**INSTRUCTIONS TO FOLLOW:** Give the listing again in full, exactly as it appears.

++++++++

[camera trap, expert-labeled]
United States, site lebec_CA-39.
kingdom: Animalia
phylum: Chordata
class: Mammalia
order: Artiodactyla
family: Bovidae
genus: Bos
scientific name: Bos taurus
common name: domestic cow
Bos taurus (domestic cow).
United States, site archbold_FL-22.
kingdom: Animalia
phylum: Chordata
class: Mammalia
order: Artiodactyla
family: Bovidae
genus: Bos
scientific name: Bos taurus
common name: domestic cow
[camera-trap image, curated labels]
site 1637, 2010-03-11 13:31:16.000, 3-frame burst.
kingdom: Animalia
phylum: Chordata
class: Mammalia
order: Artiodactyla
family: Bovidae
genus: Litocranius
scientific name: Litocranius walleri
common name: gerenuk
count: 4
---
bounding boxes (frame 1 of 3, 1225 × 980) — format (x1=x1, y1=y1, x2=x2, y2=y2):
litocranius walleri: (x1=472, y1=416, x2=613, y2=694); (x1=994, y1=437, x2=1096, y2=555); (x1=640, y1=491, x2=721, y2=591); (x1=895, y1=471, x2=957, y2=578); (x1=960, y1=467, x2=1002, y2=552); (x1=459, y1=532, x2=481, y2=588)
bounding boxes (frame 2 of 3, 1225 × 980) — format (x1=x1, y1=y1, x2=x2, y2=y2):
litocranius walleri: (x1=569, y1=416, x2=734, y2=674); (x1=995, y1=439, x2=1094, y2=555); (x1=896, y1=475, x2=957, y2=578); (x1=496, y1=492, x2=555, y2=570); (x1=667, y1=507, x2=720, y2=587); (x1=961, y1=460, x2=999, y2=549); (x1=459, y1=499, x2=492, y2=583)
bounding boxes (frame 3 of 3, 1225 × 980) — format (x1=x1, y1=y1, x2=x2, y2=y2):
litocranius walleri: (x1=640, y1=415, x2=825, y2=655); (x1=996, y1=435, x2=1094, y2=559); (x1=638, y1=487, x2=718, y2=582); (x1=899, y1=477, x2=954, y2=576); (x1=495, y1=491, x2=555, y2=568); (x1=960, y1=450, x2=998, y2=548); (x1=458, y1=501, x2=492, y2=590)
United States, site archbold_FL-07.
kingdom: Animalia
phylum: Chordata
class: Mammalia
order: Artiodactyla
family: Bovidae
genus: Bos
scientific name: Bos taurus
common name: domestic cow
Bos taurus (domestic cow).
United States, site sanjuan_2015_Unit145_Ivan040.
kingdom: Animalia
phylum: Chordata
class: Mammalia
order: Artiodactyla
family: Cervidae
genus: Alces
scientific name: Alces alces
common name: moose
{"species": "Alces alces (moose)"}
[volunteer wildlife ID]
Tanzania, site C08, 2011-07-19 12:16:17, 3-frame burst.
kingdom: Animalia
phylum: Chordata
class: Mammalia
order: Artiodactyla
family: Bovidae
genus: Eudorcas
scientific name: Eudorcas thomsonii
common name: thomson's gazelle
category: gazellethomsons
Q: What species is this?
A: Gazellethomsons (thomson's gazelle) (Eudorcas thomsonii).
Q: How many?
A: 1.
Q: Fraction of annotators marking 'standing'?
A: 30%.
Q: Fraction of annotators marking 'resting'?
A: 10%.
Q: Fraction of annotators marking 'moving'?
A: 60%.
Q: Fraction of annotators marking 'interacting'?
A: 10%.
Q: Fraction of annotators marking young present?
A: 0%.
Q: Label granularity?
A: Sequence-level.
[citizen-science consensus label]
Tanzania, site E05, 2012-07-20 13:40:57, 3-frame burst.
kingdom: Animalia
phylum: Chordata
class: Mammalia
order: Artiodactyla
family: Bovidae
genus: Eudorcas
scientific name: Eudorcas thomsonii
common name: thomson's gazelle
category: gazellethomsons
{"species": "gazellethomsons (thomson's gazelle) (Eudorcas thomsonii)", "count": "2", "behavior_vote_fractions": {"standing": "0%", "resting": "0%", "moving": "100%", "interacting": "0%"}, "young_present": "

++++++++

**OUTPUT FOR THIS TASK:**
[camera trap, expert-labeled]
United States, site lebec_CA-39.
kingdom: Animalia
phylum: Chordata
class: Mammalia
order: Artiodactyla
family: Bovidae
genus: Bos
scientific name: Bos taurus
common name: domestic cow
Bos taurus (domestic cow).
United States, site archbold_FL-22.
kingdom: Animalia
phylum: Chordata
class: Mammalia
order: Artiodactyla
family: Bovidae
genus: Bos
scientific name: Bos taurus
common name: domestic cow
[camera-trap image, curated labels]
site 1637, 2010-03-11 13:31:16.000, 3-frame burst.
kingdom: Animalia
phylum: Chordata
class: Mammalia
order: Artiodactyla
family: Bovidae
genus: Litocranius
scientific name: Litocranius walleri
common name: gerenuk
count: 4
---
bounding boxes (frame 1 of 3, 1225 × 980) — format (x1=x1, y1=y1, x2=x2, y2=y2):
litocranius walleri: (x1=472, y1=416, x2=613, y2=694); (x1=994, y1=437, x2=1096, y2=555); (x1=640, y1=491, x2=721, y2=591); (x1=895, y1=471, x2=957, y2=578); (x1=960, y1=467, x2=1002, y2=552); (x1=459, y1=532, x2=481, y2=588)
bounding boxes (frame 2 of 3, 1225 × 980) — format (x1=x1, y1=y1, x2=x2, y2=y2):
litocranius walleri: (x1=569, y1=416, x2=734, y2=674); (x1=995, y1=439, x2=1094, y2=555); (x1=896, y1=475, x2=957, y2=578); (x1=496, y1=492, x2=555, y2=570); (x1=667, y1=507, x2=720, y2=587); (x1=961, y1=460, x2=999, y2=549); (x1=459, y1=499, x2=492, y2=583)
bounding boxes (frame 3 of 3, 1225 × 980) — format (x1=x1, y1=y1, x2=x2, y2=y2):
litocranius walleri: (x1=640, y1=415, x2=825, y2=655); (x1=996, y1=435, x2=1094, y2=559); (x1=638, y1=487, x2=718, y2=582); (x1=899, y1=477, x2=954, y2=576); (x1=495, y1=491, x2=555, y2=568); (x1=960, y1=450, x2=998, y2=548); (x1=458, y1=501, x2=492, y2=590)
United States, site archbold_FL-07.
kingdom: Animalia
phylum: Chordata
class: Mammalia
order: Artiodactyla
family: Bovidae
genus: Bos
scientific name: Bos taurus
common name: domestic cow
Bos taurus (domestic cow).
United States, site sanjuan_2015_Unit145_Ivan040.
kingdom: Animalia
phylum: Chordata
class: Mammalia
order: Artiodactyla
family: Cervidae
genus: Alces
scientific name: Alces alces
common name: moose
{"species": "Alces alces (moose)"}
[volunteer wildlife ID]
Tanzania, site C08, 2011-07-19 12:16:17, 3-frame burst.
kingdom: Animalia
phylum: Chordata
class: Mammalia
order: Artiodactyla
family: Bovidae
genus: Eudorcas
scientific name: Eudorcas thomsonii
common name: thomson's gazelle
category: gazellethomsons
Q: What species is this?
A: Gazellethomsons (thomson's gazelle) (Eudorcas thomsonii).
Q: How many?
A: 1.
Q: Fraction of annotators marking 'standing'?
A: 30%.
Q: Fraction of annotators marking 'resting'?
A: 10%.
Q: Fraction of annotators marking 'moving'?
A: 60%.
Q: Fraction of annotators marking 'interacting'?
A: 10%.
Q: Fraction of annotators marking young present?
A: 0%.
Q: Label granularity?
A: Sequence-level.
[citizen-science consensus label]
Tanzania, site E05, 2012-07-20 13:40:57, 3-frame burst.
kingdom: Animalia
phylum: Chordata
class: Mammalia
order: Artiodactyla
family: Bovidae
genus: Eudorcas
scientific name: Eudorcas thomsonii
common name: thomson's gazelle
category: gazellethomsons
{"species": "gazellethomsons (thomson's gazelle) (Eudorcas thomsonii)", "count": "2", "behavior_vote_fractions": {"standing": "0%", "resting": "0%", "moving": "100%", "interacting": "0%"}, "young_present": "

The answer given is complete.